Alibaba’s Latest Acquisition Continues a Three-Way Battle With Baidu and Tencent

The e-commerce giant is adding app stores to the long list of markets where it competes with China's two other Internet leaders.
By Eric Jhonsa ,

Though their core businesses and biggest competitive strengths are quite different, Alibaba (BABA) - Get Report, Baidu (BIDU) - Get Reportand Tencent are now locked in an intense three-way battle for Chinese Internet leadership that encompasses dozens of services, platforms, and markets. E-commerce, online video, online travel, maps/location services, payments, games, web browsers and online-to-offline (O2O) commerce are some of the fields in which the companies -- either directly or with the help of partners -- are squaring off.

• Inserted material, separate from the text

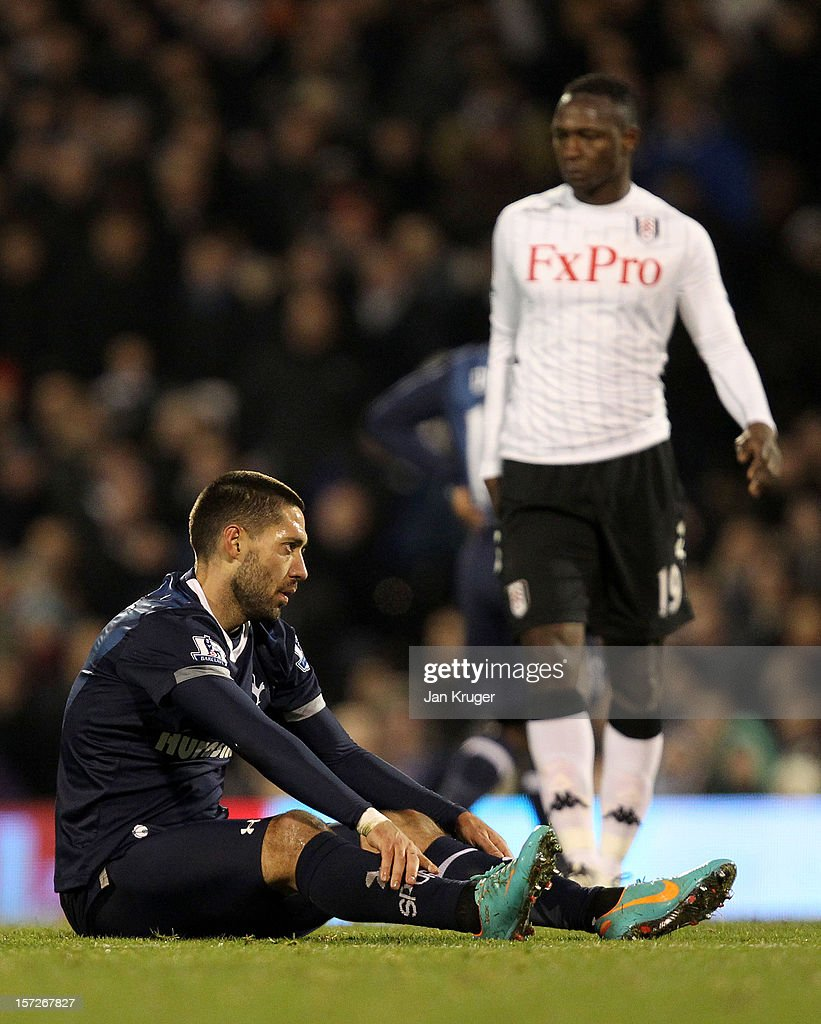 <a gi-track='captionPersonalityLinkClicked' href=/galleries/search?phrase=Clint+Dempsey&family=editorial&specificpeople=547866 ng-click='$event.stopPropagation()'>Clint Dempsey</a> of Tottenham looks on after being fouled by Mahamadou Diarra of Fulham during the Barclays Premier League match between Fulham and Tottenham Hotspur at Craven Cottage on December 1, 2012 in London, England.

Thus, it's logical that Alibaba would turn to M&A to expand into a market -- Android app stores -- in which Baidu and Tencent have leading positions, but in which Alibaba has been absent to date.

The e-commerce giant is acquiring Android app store owner Wandoujia for a reported $200 million. Research firm Analysys estimates Wandoujia has 5.7% of the Chinese app distribution market, good for fifth place overall and trailing Baidu's 27.4% and Tencent's 19.4%.

The numbers appear to exclude iOS app distribution, which of course is controlled by Apple (AAPL) - Get Report. Alphabet's (GOOGL) - Get Report Google Play doesn't currently operate in China, but might arrive later this year. If/when it does, Google will face an uphill battle taking share from incumbents with considerable reach.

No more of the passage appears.